Menopause is a natural part of aging that usually occurs between 45 and 55 years of age, although it can affect some women as early as their 30s. As a woman’s oestrogen level declines and periods cease symptoms such as hot flushes, night sweats, loss of libido, insomnia, mood swings, vaginal dryness and weight gain can all appear. It’s something I see a lot of in my clinic.
Perimenopause is the name given to the phase leading up to menopause. It’s during this time when periods become irregular and symptoms such as hot flushes, night sweats, loss of libido, insomnia, mood swings, vaginal dryness and weight gain can all appear. For so many it can be a difficult time of transition, but it doesn’t have to be.
How does Chinese medicine view menopause?
As a woman ages the yin naturally declines too. This leads to an imbalance of our internal yin and yang circuit. Yin and yang are the two opposite forces of nature – day and night, warm and cold, active and rest. They are also the fundamental balance of the body, maintaining optimal health and wellbeing. Yin is female energy and yang is masculine. The demands and busyness of modern-day living means more and more women are depleting their yin reserves creating heat in the body and therefore those dreaded menopausal symptoms.
Each month the menstrual cycle is an opportunity to clear any excess heat in the body. When periods stop the body needs to find a new way to release this excess heat. The skin is our largest excretory organ and therefore becomes one of the easiest ways for the body to clear this excess and why so many menopausal symptoms affect skin and hair. The other options include the bowels, vaginal discharge and urination.
The kidneys are also responsible for the aging process, reproductive health and balancing yin and yang. They are also connected to our genes, the essence of our health that we inherit from our parents. Modern day stress makes the kidneys work harder and depending on our genetic imprint can put further strain on the body leading to early signs of aging.
How can you treat your peri-menopause and menopause symptoms?
One of the best ways is to pay attention to creating balance and ‘live in harmony with nature.’ This means tuning into the cycles of nature (the seasonal and lunar cycles) and taking steps to help nourish your yin, clear heat and restore that inner balance. Here are a few simple things you can do to help your symptoms at home:
Body brushing or tapping: Helps the free flow of blood and qi around the body, stimulating the fascia and muscles, nervous system and lymphatic system (supporting the clearing of excess heat).

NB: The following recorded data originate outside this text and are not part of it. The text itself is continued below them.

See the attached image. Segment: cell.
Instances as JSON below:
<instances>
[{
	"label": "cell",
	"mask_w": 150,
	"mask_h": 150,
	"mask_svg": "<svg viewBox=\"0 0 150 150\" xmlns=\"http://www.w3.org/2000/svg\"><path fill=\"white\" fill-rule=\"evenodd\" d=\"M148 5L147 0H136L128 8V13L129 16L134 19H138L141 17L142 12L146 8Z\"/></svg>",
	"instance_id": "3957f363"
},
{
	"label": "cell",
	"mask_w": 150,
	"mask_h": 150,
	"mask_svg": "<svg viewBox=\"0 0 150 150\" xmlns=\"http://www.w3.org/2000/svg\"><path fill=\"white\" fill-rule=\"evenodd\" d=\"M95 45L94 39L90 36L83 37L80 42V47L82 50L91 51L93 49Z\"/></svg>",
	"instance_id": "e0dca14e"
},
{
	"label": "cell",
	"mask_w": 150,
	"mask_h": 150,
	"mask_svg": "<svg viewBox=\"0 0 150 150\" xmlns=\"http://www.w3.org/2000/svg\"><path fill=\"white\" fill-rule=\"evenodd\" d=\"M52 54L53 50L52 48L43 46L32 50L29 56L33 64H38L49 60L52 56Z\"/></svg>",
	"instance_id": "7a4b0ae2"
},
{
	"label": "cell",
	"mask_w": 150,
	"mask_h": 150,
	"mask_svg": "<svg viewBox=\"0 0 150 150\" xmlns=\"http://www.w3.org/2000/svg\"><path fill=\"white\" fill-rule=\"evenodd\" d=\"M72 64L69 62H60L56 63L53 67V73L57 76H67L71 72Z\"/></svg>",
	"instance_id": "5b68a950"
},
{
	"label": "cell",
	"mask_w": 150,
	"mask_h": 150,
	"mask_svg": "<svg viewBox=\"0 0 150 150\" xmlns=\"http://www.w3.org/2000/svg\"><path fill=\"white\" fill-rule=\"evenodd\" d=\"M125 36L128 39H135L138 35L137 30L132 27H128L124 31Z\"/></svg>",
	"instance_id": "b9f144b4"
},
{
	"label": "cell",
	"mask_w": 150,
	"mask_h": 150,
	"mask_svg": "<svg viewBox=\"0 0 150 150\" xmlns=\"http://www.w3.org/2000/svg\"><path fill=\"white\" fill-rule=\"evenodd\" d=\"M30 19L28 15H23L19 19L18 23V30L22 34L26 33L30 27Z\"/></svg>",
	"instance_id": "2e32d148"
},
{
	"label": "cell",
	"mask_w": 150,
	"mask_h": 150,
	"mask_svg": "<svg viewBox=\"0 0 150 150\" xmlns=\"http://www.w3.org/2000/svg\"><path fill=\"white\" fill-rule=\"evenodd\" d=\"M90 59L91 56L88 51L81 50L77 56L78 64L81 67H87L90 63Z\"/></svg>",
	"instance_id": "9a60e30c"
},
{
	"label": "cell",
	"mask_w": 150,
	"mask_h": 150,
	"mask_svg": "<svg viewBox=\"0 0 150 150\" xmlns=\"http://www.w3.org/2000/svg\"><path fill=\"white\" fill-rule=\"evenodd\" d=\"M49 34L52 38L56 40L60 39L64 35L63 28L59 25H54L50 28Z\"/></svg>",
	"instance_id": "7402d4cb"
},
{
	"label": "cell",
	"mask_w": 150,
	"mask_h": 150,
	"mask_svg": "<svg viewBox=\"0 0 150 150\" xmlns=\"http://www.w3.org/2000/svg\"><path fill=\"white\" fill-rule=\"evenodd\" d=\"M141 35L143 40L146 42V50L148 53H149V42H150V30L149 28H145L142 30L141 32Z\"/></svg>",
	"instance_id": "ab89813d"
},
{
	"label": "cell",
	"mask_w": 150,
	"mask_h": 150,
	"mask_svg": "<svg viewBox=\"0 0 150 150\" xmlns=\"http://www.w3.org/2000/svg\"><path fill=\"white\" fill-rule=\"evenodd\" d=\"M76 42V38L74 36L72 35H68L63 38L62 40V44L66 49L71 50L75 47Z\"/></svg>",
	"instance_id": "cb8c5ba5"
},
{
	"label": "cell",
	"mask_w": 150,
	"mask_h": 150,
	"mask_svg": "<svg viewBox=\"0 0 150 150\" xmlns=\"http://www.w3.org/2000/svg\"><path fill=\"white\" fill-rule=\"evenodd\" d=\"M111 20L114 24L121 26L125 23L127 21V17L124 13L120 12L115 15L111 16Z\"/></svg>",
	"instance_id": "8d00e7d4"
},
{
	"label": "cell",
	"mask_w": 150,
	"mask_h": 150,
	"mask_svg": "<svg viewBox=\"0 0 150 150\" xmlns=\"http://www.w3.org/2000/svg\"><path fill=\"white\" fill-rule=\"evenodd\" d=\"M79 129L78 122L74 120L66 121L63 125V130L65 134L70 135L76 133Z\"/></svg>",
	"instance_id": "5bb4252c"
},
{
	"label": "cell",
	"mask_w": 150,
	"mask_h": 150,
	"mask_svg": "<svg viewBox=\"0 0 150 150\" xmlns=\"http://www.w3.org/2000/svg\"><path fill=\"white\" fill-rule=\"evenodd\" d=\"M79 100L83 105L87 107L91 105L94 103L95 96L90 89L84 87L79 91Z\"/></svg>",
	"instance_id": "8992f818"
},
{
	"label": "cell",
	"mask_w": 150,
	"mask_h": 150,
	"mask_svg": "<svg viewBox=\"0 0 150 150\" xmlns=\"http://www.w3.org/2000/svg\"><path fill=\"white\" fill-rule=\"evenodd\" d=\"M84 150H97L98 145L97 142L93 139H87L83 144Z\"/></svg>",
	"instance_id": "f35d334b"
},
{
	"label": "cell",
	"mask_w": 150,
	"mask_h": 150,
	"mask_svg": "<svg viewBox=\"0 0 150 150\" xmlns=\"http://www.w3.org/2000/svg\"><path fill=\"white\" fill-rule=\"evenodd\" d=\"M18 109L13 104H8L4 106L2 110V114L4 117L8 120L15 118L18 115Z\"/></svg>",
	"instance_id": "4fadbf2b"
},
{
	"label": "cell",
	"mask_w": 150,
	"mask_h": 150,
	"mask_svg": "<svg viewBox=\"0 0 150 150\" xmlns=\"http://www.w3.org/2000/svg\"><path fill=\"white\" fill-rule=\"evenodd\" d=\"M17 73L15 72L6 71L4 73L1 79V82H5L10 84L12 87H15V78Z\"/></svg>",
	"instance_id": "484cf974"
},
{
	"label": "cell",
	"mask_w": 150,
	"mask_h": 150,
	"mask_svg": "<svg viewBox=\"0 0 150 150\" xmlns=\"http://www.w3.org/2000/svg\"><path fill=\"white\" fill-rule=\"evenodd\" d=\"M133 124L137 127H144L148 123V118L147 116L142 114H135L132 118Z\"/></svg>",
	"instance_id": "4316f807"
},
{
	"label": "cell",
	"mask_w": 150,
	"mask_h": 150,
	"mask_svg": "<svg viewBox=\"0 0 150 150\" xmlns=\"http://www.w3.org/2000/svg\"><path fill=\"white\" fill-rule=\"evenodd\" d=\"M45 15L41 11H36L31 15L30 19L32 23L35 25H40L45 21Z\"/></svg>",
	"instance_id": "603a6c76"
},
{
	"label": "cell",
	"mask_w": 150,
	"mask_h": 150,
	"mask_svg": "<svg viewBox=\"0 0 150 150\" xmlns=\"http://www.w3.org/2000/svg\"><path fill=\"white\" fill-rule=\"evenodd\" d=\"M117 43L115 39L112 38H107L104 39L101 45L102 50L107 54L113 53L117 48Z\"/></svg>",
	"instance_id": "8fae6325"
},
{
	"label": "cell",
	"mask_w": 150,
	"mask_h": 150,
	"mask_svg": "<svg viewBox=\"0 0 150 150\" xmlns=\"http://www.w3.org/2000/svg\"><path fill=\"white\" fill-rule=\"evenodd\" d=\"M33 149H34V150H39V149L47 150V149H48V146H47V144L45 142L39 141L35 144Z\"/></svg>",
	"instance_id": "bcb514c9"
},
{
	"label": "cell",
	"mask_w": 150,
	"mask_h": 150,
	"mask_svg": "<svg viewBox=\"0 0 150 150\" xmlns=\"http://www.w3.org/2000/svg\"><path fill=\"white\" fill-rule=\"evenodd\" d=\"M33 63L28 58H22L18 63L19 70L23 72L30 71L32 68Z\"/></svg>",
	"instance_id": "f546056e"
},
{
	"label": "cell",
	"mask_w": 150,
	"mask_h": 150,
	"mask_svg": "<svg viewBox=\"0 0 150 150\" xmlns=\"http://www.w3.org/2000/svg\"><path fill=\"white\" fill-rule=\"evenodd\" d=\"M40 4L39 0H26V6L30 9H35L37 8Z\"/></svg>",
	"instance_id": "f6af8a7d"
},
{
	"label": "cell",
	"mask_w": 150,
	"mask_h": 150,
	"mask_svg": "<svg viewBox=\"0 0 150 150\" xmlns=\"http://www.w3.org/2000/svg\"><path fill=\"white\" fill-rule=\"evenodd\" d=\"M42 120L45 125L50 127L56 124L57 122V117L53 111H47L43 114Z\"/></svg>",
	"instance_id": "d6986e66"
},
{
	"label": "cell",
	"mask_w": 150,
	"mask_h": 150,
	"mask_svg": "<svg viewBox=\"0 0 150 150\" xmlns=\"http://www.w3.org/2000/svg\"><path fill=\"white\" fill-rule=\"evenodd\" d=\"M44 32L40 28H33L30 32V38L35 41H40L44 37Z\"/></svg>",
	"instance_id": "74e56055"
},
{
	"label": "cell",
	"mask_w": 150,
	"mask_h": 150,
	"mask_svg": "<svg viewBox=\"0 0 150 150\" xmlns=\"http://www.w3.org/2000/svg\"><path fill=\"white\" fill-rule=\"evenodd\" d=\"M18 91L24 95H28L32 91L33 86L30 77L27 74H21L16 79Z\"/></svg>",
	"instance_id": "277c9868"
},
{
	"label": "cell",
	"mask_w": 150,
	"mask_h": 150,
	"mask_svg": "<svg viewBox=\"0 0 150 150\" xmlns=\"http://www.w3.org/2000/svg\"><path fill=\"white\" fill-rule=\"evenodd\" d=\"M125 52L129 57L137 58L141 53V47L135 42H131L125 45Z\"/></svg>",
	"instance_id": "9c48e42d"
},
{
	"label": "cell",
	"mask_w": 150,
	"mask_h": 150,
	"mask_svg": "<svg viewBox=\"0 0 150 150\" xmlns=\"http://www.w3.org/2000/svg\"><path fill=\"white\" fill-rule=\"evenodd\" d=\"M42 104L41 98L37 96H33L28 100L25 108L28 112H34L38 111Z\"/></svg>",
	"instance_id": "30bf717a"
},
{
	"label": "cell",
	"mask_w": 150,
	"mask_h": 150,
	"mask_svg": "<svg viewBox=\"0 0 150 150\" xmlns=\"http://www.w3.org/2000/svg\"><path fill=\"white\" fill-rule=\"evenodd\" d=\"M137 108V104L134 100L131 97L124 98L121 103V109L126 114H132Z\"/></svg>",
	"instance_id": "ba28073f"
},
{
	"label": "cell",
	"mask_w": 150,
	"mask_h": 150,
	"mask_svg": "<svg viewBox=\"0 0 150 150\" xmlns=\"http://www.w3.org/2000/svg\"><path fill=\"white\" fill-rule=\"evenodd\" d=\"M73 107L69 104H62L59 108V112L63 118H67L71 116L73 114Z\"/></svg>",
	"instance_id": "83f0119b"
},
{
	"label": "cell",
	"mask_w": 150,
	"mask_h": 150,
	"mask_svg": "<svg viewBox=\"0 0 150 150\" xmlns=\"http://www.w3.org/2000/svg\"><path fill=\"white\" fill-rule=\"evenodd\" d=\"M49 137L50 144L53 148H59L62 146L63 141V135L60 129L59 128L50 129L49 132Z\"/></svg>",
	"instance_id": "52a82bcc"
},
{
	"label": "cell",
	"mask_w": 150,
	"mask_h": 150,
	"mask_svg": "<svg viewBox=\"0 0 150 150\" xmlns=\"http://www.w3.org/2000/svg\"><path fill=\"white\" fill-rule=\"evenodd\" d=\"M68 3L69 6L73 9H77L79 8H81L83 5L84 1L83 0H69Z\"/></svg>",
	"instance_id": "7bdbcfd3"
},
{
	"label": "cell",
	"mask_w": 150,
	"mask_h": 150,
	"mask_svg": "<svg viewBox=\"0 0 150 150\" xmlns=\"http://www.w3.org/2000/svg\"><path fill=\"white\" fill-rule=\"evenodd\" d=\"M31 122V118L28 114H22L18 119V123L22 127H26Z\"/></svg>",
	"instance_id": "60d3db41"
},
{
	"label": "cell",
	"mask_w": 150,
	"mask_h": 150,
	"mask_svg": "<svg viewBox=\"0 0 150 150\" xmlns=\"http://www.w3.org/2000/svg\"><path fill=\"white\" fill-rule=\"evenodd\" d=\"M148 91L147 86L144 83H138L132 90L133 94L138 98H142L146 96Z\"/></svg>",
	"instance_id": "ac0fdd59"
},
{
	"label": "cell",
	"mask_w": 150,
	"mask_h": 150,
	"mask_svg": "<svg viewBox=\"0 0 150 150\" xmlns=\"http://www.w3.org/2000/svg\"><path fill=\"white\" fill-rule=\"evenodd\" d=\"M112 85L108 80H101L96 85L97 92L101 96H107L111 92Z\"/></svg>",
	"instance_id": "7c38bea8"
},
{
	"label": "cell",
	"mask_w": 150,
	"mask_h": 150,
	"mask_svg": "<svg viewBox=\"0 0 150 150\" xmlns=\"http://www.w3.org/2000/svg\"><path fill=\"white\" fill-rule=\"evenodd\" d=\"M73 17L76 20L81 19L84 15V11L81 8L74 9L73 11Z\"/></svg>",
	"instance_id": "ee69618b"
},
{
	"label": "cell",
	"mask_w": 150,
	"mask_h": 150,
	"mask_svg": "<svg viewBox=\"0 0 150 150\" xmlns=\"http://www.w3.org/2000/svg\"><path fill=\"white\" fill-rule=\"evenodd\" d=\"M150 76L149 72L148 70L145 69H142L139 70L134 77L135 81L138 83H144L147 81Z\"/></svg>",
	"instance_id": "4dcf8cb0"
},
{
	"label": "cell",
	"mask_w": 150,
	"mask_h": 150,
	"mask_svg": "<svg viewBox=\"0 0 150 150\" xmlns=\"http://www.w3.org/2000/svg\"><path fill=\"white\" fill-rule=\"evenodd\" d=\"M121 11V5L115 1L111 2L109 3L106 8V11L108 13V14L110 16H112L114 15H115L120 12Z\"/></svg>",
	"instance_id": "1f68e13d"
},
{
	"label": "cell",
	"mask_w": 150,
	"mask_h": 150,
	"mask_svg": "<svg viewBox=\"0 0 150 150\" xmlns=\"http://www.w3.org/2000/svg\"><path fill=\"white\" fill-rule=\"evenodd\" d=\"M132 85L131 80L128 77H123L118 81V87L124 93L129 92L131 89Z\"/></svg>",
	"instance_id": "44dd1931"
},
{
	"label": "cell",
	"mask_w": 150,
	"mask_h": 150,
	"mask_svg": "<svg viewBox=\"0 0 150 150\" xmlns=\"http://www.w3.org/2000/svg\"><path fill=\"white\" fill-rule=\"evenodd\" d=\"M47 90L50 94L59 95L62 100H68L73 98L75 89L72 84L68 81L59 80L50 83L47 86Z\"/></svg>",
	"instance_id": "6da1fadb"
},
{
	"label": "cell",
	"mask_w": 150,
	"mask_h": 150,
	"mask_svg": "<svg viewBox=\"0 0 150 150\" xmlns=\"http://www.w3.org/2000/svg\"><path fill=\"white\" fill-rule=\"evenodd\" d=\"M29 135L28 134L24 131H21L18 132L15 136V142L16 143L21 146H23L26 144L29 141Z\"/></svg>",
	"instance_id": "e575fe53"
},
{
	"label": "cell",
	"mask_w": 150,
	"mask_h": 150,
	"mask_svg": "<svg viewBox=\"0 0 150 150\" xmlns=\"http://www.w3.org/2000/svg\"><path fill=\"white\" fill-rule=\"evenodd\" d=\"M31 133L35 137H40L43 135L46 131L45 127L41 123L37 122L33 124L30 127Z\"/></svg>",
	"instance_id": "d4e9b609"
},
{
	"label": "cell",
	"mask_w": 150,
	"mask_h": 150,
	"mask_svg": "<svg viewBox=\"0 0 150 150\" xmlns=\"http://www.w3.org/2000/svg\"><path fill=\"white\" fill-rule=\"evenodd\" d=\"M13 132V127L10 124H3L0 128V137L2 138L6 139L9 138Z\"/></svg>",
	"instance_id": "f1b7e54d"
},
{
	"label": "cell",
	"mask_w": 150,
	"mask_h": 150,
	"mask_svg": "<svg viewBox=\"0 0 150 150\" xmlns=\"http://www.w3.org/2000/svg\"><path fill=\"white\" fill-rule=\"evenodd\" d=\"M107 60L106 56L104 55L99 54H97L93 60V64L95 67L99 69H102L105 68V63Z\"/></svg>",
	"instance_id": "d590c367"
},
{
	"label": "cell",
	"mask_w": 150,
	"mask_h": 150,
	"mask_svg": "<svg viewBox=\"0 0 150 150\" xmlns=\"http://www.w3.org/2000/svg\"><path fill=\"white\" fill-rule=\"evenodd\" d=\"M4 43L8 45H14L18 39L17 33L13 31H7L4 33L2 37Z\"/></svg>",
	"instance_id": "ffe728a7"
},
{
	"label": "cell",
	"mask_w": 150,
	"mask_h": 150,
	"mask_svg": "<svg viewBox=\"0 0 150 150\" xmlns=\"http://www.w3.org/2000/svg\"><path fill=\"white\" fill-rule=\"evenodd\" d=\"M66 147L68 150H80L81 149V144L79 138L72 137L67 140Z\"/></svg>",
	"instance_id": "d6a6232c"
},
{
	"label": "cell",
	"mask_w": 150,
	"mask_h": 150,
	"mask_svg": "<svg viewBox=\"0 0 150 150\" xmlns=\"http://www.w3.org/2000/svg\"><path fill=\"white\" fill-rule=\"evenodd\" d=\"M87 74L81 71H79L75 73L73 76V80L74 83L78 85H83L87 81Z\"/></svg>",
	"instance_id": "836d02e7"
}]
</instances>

Meditation, yoga and yoga nidra: Are great for restoring energy, calming the mind and helping focus when practiced regularly.
Eat foods that nourish yin: Leafy greens, apples, soy yoghurt, natural yoghurt, aduki beans, black beans, eggs, duck, chia seeds, flaxseeds, plenty of vegetables and wholegrains.
Reducing caffeine and alcohol (especially red wine): These generate more heat in the body as well as stimulating us to use more energy (depleting your yin).
Weight-bearing exercise: To support your joints and help maintain a healthy weight. Getting out into nature for 10 – 20 minutes can boost energy and lift your mood.
Make time for pleasure: Spend time doing the things that nourish you and make you feel good. This can be having a bath, lighting candles, meeting a friend, going for a treatment, spending time with loved ones, travelling, the list is endless.
Journalling: Perimenopause and menopause can be a time when strong emotions arise. Journalling is a great way to begin to process them and connect you to what truly matters.